* **BRIEF**
Write the next part of the passage below on Fet Ghede, the feast of the Ancestors, picking up after its final sentence rather than from the lines that follow it.

[Opening PASSAGE FOR REVIEW section]

Fet Gede - A time for healing
It's that time of year again -- the weather has turned colder, the leaves are falling and here in Pennsylvania thoughts turn to purple and black drag, sunglasses with dirty fedoras and a loud laugh followed by high jinks and outrageous behavior. Yes, it's Fet Ghede, the feast of the Ancestors, and for me a time of turning inward to reflect and think about the path I am on.
Fet Ghede is celebrated for the entire run of October 28 through most of November. It begins with family gatherings and then becomes a loud street party up until the Yam feast at the end of the month, heralding the final harvests in Haiti before winter come. (Hard to think of winter in a tropical location, but it does impact the growing season down there.) Most sosyetes will begin their celebrations with a quiet family party. They will clean and repaint the tombs, set out food, pray and generally commune quietly with the family ancestors.
Then there is the public celebration which we are more familiar with. The colorful parties held around the country with loud people in top hats and one eyed sunglasses, dancing and laughing. That is the Ghede part – the raucous, slightly sinister, a little obscene; a character we both adore and avoid. This photo is from Louis MacMIllian’s book on Vodou - it shows Ghede Mazacca the midwife (left), Brav Ghede Nibo(center) and Ghede Oussous the drunk (right). They carry picks and axes as part of their funeral and cemetery work. And they affect the dress that tells their job. Ghede Mazacca carries a bag said to contain the umbilical cords of the infants who are stillborn. Ghede Oussou has his bottle of wine and of course, Ghede Nibo holds the scythe used to cut life. They are fearsome in look, but often maudlin is person. I was at a local Fet Ghede celebration several years ago, when Oussou took the head of one of the mambos. He seated himself on the floor and began crying pitifully that he was not a woman, why was he in a dress. It was funny and sad at the same time. Despite all the raucous noise, the ghedes all ended up together in a heap in front of the drums, drinking, crying and begging for their father to come get them.

[Closing PASSAGE FOR REVIEW section]
[Opening DATASET EXCERPT section]

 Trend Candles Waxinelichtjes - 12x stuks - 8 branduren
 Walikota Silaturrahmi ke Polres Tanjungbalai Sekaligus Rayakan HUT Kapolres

[Closing DATASET EXCERPT section]

* **RESPONSE BELOW**
Brav Ghede’s a little dirty (physically / mentally / spiritually) and a little maudlin. He reminds me of a nasty street clown that we like to look at, but avoid at all costs. Ghede’s function in service is like the cleanup crew at the end of the Mardi Gras celebrations. He is the trash collector. He is the last Lwa we call at the end of any celebration, to clean up and remove the “trash” – the spiritual and emotional detritus left from the celebration. If we look at Vodou as a time of healing, then a Vodou celebration is a chance to leave behind your ‘baggage’ – emotional and otherwise. And it is Ghede’s job to ‘clean up’ that stuff. No wonder he’s maudlin – he’s got to carry all those tears, all that anger and all that sickness away.
I am a child of the Baron, the Father of the Ghedes. I was born on November 2 at in the wee hours of the morning. My birth was heralded by my great grandfather's arrival at dawn with an armful of huge white mums for my mother -- the Baron of our household, with a Ghede gift if ever there was one. I am intrinsically linked to this time of year. It was no surprise to me that when I Kanzo'd all those years ago, the Haitians were slightly off put when they heard of my birth. The Baron is feared in Haiti. He is not like Ghede, the loving clown who is a ribald character and a healer. No, the Baron is "other" and we will talk that a little later.
The cemetery in Port au Prince is an ‘other’ world -- one that remarkably mirrors that of the living. The Grand Cimetiére in Port au Prince is divided up just like the country itself. Within its confines are slums, suburbs, stately older neighborhoods and the Grand Rue or main boulevard. You enter through the main gate which reads “Souviens-Toi Que Tu Es Poussiere” (remember you are dust). The cemetery is within city limited, and mirrors the city itself. The North-East side is higher, drier and sports fabulous mausoleums, big boulevards and money -- just like Petionville which is north and east of the center of Port au Prince. The cemetery on the south west side is lower, crowded with rotting tombs and muddy grave sites -- equally mirroring that of Cite Soliel.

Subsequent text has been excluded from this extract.